Right then and there I signed up for the Ideal Protein program.  It is a medically-supervised weight loss program that promises not only great results but it promises to re-educate me about food, to teach me how to eat healthier. 

I also made a promise to myself after I signed up for the program.  It's time for me to be nicer to myself.  I am going to like and accept myself as I am, regardless of my weight. 

Does that mean I happily accept 288?  No.  This means that from now on I am going to stop beating up on myself and trying to see myself through someone else's viewpoint. I am a beautiful, divine child of God, regardless of my weight - but I deserve better than what I've allowed myself.

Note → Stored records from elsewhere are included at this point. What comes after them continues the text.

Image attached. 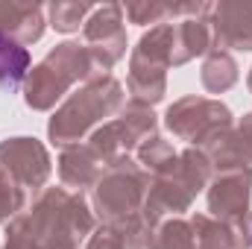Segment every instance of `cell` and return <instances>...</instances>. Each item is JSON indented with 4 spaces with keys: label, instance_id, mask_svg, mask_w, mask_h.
Here are the masks:
<instances>
[{
    "label": "cell",
    "instance_id": "1",
    "mask_svg": "<svg viewBox=\"0 0 252 249\" xmlns=\"http://www.w3.org/2000/svg\"><path fill=\"white\" fill-rule=\"evenodd\" d=\"M27 62H30L27 50L18 47L15 41H9V38L0 32V85L15 88V85L21 82L24 70H27Z\"/></svg>",
    "mask_w": 252,
    "mask_h": 249
}]
</instances>
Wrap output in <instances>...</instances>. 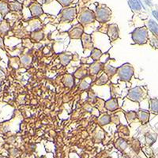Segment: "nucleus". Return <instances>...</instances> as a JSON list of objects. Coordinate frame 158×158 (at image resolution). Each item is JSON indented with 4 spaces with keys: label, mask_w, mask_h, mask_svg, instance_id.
Returning a JSON list of instances; mask_svg holds the SVG:
<instances>
[{
    "label": "nucleus",
    "mask_w": 158,
    "mask_h": 158,
    "mask_svg": "<svg viewBox=\"0 0 158 158\" xmlns=\"http://www.w3.org/2000/svg\"><path fill=\"white\" fill-rule=\"evenodd\" d=\"M146 97V91L144 88L140 86H136L131 89L128 91L127 98L134 102H141Z\"/></svg>",
    "instance_id": "423d86ee"
},
{
    "label": "nucleus",
    "mask_w": 158,
    "mask_h": 158,
    "mask_svg": "<svg viewBox=\"0 0 158 158\" xmlns=\"http://www.w3.org/2000/svg\"><path fill=\"white\" fill-rule=\"evenodd\" d=\"M72 59V55L70 53H62L59 56V59H60V63L63 66H67L69 64Z\"/></svg>",
    "instance_id": "5701e85b"
},
{
    "label": "nucleus",
    "mask_w": 158,
    "mask_h": 158,
    "mask_svg": "<svg viewBox=\"0 0 158 158\" xmlns=\"http://www.w3.org/2000/svg\"><path fill=\"white\" fill-rule=\"evenodd\" d=\"M77 17V9L75 6L71 7H65L60 10L58 15V19L61 22H73Z\"/></svg>",
    "instance_id": "20e7f679"
},
{
    "label": "nucleus",
    "mask_w": 158,
    "mask_h": 158,
    "mask_svg": "<svg viewBox=\"0 0 158 158\" xmlns=\"http://www.w3.org/2000/svg\"><path fill=\"white\" fill-rule=\"evenodd\" d=\"M95 13L96 20L100 23H106L111 18V10L106 5L101 3L96 4Z\"/></svg>",
    "instance_id": "f257e3e1"
},
{
    "label": "nucleus",
    "mask_w": 158,
    "mask_h": 158,
    "mask_svg": "<svg viewBox=\"0 0 158 158\" xmlns=\"http://www.w3.org/2000/svg\"><path fill=\"white\" fill-rule=\"evenodd\" d=\"M81 39L84 50L92 51L94 48V43L92 41V37L89 34H88V33H85L84 32L82 36H81Z\"/></svg>",
    "instance_id": "9d476101"
},
{
    "label": "nucleus",
    "mask_w": 158,
    "mask_h": 158,
    "mask_svg": "<svg viewBox=\"0 0 158 158\" xmlns=\"http://www.w3.org/2000/svg\"><path fill=\"white\" fill-rule=\"evenodd\" d=\"M104 108H106L108 111H115V110H116L117 108H118V101H117V100L115 98L109 99V100H108V101L105 102V104H104Z\"/></svg>",
    "instance_id": "4468645a"
},
{
    "label": "nucleus",
    "mask_w": 158,
    "mask_h": 158,
    "mask_svg": "<svg viewBox=\"0 0 158 158\" xmlns=\"http://www.w3.org/2000/svg\"><path fill=\"white\" fill-rule=\"evenodd\" d=\"M29 9L31 12L32 18H39L44 15V10L41 4L37 1L31 2L29 5Z\"/></svg>",
    "instance_id": "6e6552de"
},
{
    "label": "nucleus",
    "mask_w": 158,
    "mask_h": 158,
    "mask_svg": "<svg viewBox=\"0 0 158 158\" xmlns=\"http://www.w3.org/2000/svg\"><path fill=\"white\" fill-rule=\"evenodd\" d=\"M125 115H126V118L127 122L131 123L137 118V112L134 111H128V112H125Z\"/></svg>",
    "instance_id": "cd10ccee"
},
{
    "label": "nucleus",
    "mask_w": 158,
    "mask_h": 158,
    "mask_svg": "<svg viewBox=\"0 0 158 158\" xmlns=\"http://www.w3.org/2000/svg\"><path fill=\"white\" fill-rule=\"evenodd\" d=\"M0 48L2 49H5V45H4L3 43V39H2V36H0Z\"/></svg>",
    "instance_id": "72a5a7b5"
},
{
    "label": "nucleus",
    "mask_w": 158,
    "mask_h": 158,
    "mask_svg": "<svg viewBox=\"0 0 158 158\" xmlns=\"http://www.w3.org/2000/svg\"><path fill=\"white\" fill-rule=\"evenodd\" d=\"M101 56H102V52L100 49L95 48H94L93 50L91 51V54H90V57L94 59V61L97 62L99 59H101Z\"/></svg>",
    "instance_id": "b1692460"
},
{
    "label": "nucleus",
    "mask_w": 158,
    "mask_h": 158,
    "mask_svg": "<svg viewBox=\"0 0 158 158\" xmlns=\"http://www.w3.org/2000/svg\"><path fill=\"white\" fill-rule=\"evenodd\" d=\"M108 81V77L106 74H102L100 78H98L96 81V85H103L106 84Z\"/></svg>",
    "instance_id": "c756f323"
},
{
    "label": "nucleus",
    "mask_w": 158,
    "mask_h": 158,
    "mask_svg": "<svg viewBox=\"0 0 158 158\" xmlns=\"http://www.w3.org/2000/svg\"><path fill=\"white\" fill-rule=\"evenodd\" d=\"M116 74L121 81L128 82L134 75V67L130 63H125L117 68Z\"/></svg>",
    "instance_id": "39448f33"
},
{
    "label": "nucleus",
    "mask_w": 158,
    "mask_h": 158,
    "mask_svg": "<svg viewBox=\"0 0 158 158\" xmlns=\"http://www.w3.org/2000/svg\"><path fill=\"white\" fill-rule=\"evenodd\" d=\"M147 26L153 36L158 37V24L153 20L149 19L147 22Z\"/></svg>",
    "instance_id": "dca6fc26"
},
{
    "label": "nucleus",
    "mask_w": 158,
    "mask_h": 158,
    "mask_svg": "<svg viewBox=\"0 0 158 158\" xmlns=\"http://www.w3.org/2000/svg\"><path fill=\"white\" fill-rule=\"evenodd\" d=\"M153 15L155 18L158 21V11L157 10H153Z\"/></svg>",
    "instance_id": "e433bc0d"
},
{
    "label": "nucleus",
    "mask_w": 158,
    "mask_h": 158,
    "mask_svg": "<svg viewBox=\"0 0 158 158\" xmlns=\"http://www.w3.org/2000/svg\"><path fill=\"white\" fill-rule=\"evenodd\" d=\"M31 62H32V59H31L30 56H29L28 55H24V56H22V57H21V63H22V64L23 65V66H25V67L29 66Z\"/></svg>",
    "instance_id": "c85d7f7f"
},
{
    "label": "nucleus",
    "mask_w": 158,
    "mask_h": 158,
    "mask_svg": "<svg viewBox=\"0 0 158 158\" xmlns=\"http://www.w3.org/2000/svg\"><path fill=\"white\" fill-rule=\"evenodd\" d=\"M128 4L134 13H139L142 10V6L138 0H128Z\"/></svg>",
    "instance_id": "6ab92c4d"
},
{
    "label": "nucleus",
    "mask_w": 158,
    "mask_h": 158,
    "mask_svg": "<svg viewBox=\"0 0 158 158\" xmlns=\"http://www.w3.org/2000/svg\"><path fill=\"white\" fill-rule=\"evenodd\" d=\"M5 1H6V2H11V1H13V0H5Z\"/></svg>",
    "instance_id": "58836bf2"
},
{
    "label": "nucleus",
    "mask_w": 158,
    "mask_h": 158,
    "mask_svg": "<svg viewBox=\"0 0 158 158\" xmlns=\"http://www.w3.org/2000/svg\"><path fill=\"white\" fill-rule=\"evenodd\" d=\"M104 68V64L103 63H100V62H95L90 66L89 67V71L90 74L93 75H96L100 71Z\"/></svg>",
    "instance_id": "ddd939ff"
},
{
    "label": "nucleus",
    "mask_w": 158,
    "mask_h": 158,
    "mask_svg": "<svg viewBox=\"0 0 158 158\" xmlns=\"http://www.w3.org/2000/svg\"><path fill=\"white\" fill-rule=\"evenodd\" d=\"M104 72H105V74L108 76V78H111V77H113L117 72V68L116 67H114L111 65L108 64L106 66H104Z\"/></svg>",
    "instance_id": "4be33fe9"
},
{
    "label": "nucleus",
    "mask_w": 158,
    "mask_h": 158,
    "mask_svg": "<svg viewBox=\"0 0 158 158\" xmlns=\"http://www.w3.org/2000/svg\"><path fill=\"white\" fill-rule=\"evenodd\" d=\"M149 111L153 114L158 115V99H149Z\"/></svg>",
    "instance_id": "f3484780"
},
{
    "label": "nucleus",
    "mask_w": 158,
    "mask_h": 158,
    "mask_svg": "<svg viewBox=\"0 0 158 158\" xmlns=\"http://www.w3.org/2000/svg\"><path fill=\"white\" fill-rule=\"evenodd\" d=\"M149 115H150V112L147 110L139 109L137 111V118L142 124H146L149 122Z\"/></svg>",
    "instance_id": "9b49d317"
},
{
    "label": "nucleus",
    "mask_w": 158,
    "mask_h": 158,
    "mask_svg": "<svg viewBox=\"0 0 158 158\" xmlns=\"http://www.w3.org/2000/svg\"><path fill=\"white\" fill-rule=\"evenodd\" d=\"M77 18L78 23L82 25L83 26H86L89 24L94 23L96 20L94 11L89 9L88 7H82L79 10Z\"/></svg>",
    "instance_id": "f03ea898"
},
{
    "label": "nucleus",
    "mask_w": 158,
    "mask_h": 158,
    "mask_svg": "<svg viewBox=\"0 0 158 158\" xmlns=\"http://www.w3.org/2000/svg\"><path fill=\"white\" fill-rule=\"evenodd\" d=\"M63 82L65 86L71 88L74 85V79L72 74H66L63 78Z\"/></svg>",
    "instance_id": "aec40b11"
},
{
    "label": "nucleus",
    "mask_w": 158,
    "mask_h": 158,
    "mask_svg": "<svg viewBox=\"0 0 158 158\" xmlns=\"http://www.w3.org/2000/svg\"><path fill=\"white\" fill-rule=\"evenodd\" d=\"M10 29V25L8 20L3 18L0 21V36H4L7 34Z\"/></svg>",
    "instance_id": "f8f14e48"
},
{
    "label": "nucleus",
    "mask_w": 158,
    "mask_h": 158,
    "mask_svg": "<svg viewBox=\"0 0 158 158\" xmlns=\"http://www.w3.org/2000/svg\"><path fill=\"white\" fill-rule=\"evenodd\" d=\"M9 5H8V2L5 1V0H0V15H2V18L7 15L10 12Z\"/></svg>",
    "instance_id": "a211bd4d"
},
{
    "label": "nucleus",
    "mask_w": 158,
    "mask_h": 158,
    "mask_svg": "<svg viewBox=\"0 0 158 158\" xmlns=\"http://www.w3.org/2000/svg\"><path fill=\"white\" fill-rule=\"evenodd\" d=\"M89 87V84H88L85 81H82L80 84V89H86Z\"/></svg>",
    "instance_id": "473e14b6"
},
{
    "label": "nucleus",
    "mask_w": 158,
    "mask_h": 158,
    "mask_svg": "<svg viewBox=\"0 0 158 158\" xmlns=\"http://www.w3.org/2000/svg\"><path fill=\"white\" fill-rule=\"evenodd\" d=\"M87 74V70L85 68H80L79 70H77V71L74 73V76L75 77H77V78H79V79H81V78H83L84 77H85Z\"/></svg>",
    "instance_id": "bb28decb"
},
{
    "label": "nucleus",
    "mask_w": 158,
    "mask_h": 158,
    "mask_svg": "<svg viewBox=\"0 0 158 158\" xmlns=\"http://www.w3.org/2000/svg\"><path fill=\"white\" fill-rule=\"evenodd\" d=\"M81 1L83 2V3H86V2H89L90 0H81Z\"/></svg>",
    "instance_id": "4c0bfd02"
},
{
    "label": "nucleus",
    "mask_w": 158,
    "mask_h": 158,
    "mask_svg": "<svg viewBox=\"0 0 158 158\" xmlns=\"http://www.w3.org/2000/svg\"><path fill=\"white\" fill-rule=\"evenodd\" d=\"M156 138H157V135L156 134L153 133H147L146 135V141L149 145H153L156 140Z\"/></svg>",
    "instance_id": "a878e982"
},
{
    "label": "nucleus",
    "mask_w": 158,
    "mask_h": 158,
    "mask_svg": "<svg viewBox=\"0 0 158 158\" xmlns=\"http://www.w3.org/2000/svg\"><path fill=\"white\" fill-rule=\"evenodd\" d=\"M0 158H5V157H3V156H0Z\"/></svg>",
    "instance_id": "ea45409f"
},
{
    "label": "nucleus",
    "mask_w": 158,
    "mask_h": 158,
    "mask_svg": "<svg viewBox=\"0 0 158 158\" xmlns=\"http://www.w3.org/2000/svg\"><path fill=\"white\" fill-rule=\"evenodd\" d=\"M35 1H37V0H24V3H26V6H29V4L32 2H35Z\"/></svg>",
    "instance_id": "f704fd0d"
},
{
    "label": "nucleus",
    "mask_w": 158,
    "mask_h": 158,
    "mask_svg": "<svg viewBox=\"0 0 158 158\" xmlns=\"http://www.w3.org/2000/svg\"><path fill=\"white\" fill-rule=\"evenodd\" d=\"M31 37L32 40H34L36 41H40L44 37V33L41 29L38 30H34L31 32Z\"/></svg>",
    "instance_id": "412c9836"
},
{
    "label": "nucleus",
    "mask_w": 158,
    "mask_h": 158,
    "mask_svg": "<svg viewBox=\"0 0 158 158\" xmlns=\"http://www.w3.org/2000/svg\"><path fill=\"white\" fill-rule=\"evenodd\" d=\"M108 37L111 41H115L118 38L119 34V29L116 24H111L108 26V32H107Z\"/></svg>",
    "instance_id": "1a4fd4ad"
},
{
    "label": "nucleus",
    "mask_w": 158,
    "mask_h": 158,
    "mask_svg": "<svg viewBox=\"0 0 158 158\" xmlns=\"http://www.w3.org/2000/svg\"><path fill=\"white\" fill-rule=\"evenodd\" d=\"M60 5L63 6V8L68 7L69 6L71 5L74 2V0H56Z\"/></svg>",
    "instance_id": "7c9ffc66"
},
{
    "label": "nucleus",
    "mask_w": 158,
    "mask_h": 158,
    "mask_svg": "<svg viewBox=\"0 0 158 158\" xmlns=\"http://www.w3.org/2000/svg\"><path fill=\"white\" fill-rule=\"evenodd\" d=\"M53 0H40L41 4H49L50 2H52Z\"/></svg>",
    "instance_id": "c9c22d12"
},
{
    "label": "nucleus",
    "mask_w": 158,
    "mask_h": 158,
    "mask_svg": "<svg viewBox=\"0 0 158 158\" xmlns=\"http://www.w3.org/2000/svg\"><path fill=\"white\" fill-rule=\"evenodd\" d=\"M83 33H84V26L80 23L73 25L67 31V34L69 35L70 39H81Z\"/></svg>",
    "instance_id": "0eeeda50"
},
{
    "label": "nucleus",
    "mask_w": 158,
    "mask_h": 158,
    "mask_svg": "<svg viewBox=\"0 0 158 158\" xmlns=\"http://www.w3.org/2000/svg\"><path fill=\"white\" fill-rule=\"evenodd\" d=\"M116 146H118V148L120 149H122V150H123V149H125L127 148V143L125 141L123 140V139H122V138H120V139H118V142H117V144Z\"/></svg>",
    "instance_id": "2f4dec72"
},
{
    "label": "nucleus",
    "mask_w": 158,
    "mask_h": 158,
    "mask_svg": "<svg viewBox=\"0 0 158 158\" xmlns=\"http://www.w3.org/2000/svg\"><path fill=\"white\" fill-rule=\"evenodd\" d=\"M111 116L108 115H103L101 118L98 119V123L101 126H105L111 123Z\"/></svg>",
    "instance_id": "393cba45"
},
{
    "label": "nucleus",
    "mask_w": 158,
    "mask_h": 158,
    "mask_svg": "<svg viewBox=\"0 0 158 158\" xmlns=\"http://www.w3.org/2000/svg\"><path fill=\"white\" fill-rule=\"evenodd\" d=\"M8 5H9L10 10L14 11V12H20L23 9V4L17 0H13L11 2H9Z\"/></svg>",
    "instance_id": "2eb2a0df"
},
{
    "label": "nucleus",
    "mask_w": 158,
    "mask_h": 158,
    "mask_svg": "<svg viewBox=\"0 0 158 158\" xmlns=\"http://www.w3.org/2000/svg\"><path fill=\"white\" fill-rule=\"evenodd\" d=\"M131 37L135 44L138 45L146 44L149 40V32L146 26L135 29L131 32Z\"/></svg>",
    "instance_id": "7ed1b4c3"
}]
</instances>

This time, I am not trying to lose weight to make people like/accept me or to make me look good in a swim suit - it's not about how others see me. I am losing this weight because I love me, I want to take care of myself and I want to improve my health.

So far I've been on the program for three days and I feel good about my progress. Ideal Protein is a super-restrictive diet in phase I but I refuse to whine or complain about it. With the exception of the (disgusting) Crunchy Cereal packet I choked down on the first day's breakfast, the program's food is palatable and has kept me from getting hungry.  I also have plenty of energy to bike to and from work and am not exhausted when I get home at the end of the day.  The end will justify the means.  I am not depriving myself of treats by going on a diet - I am giving myself the gift of a healthier future.

For now, I am taking it one day at time and have had a successful three days.  I can't wait to read the scale next Monday and see what I've accomplished!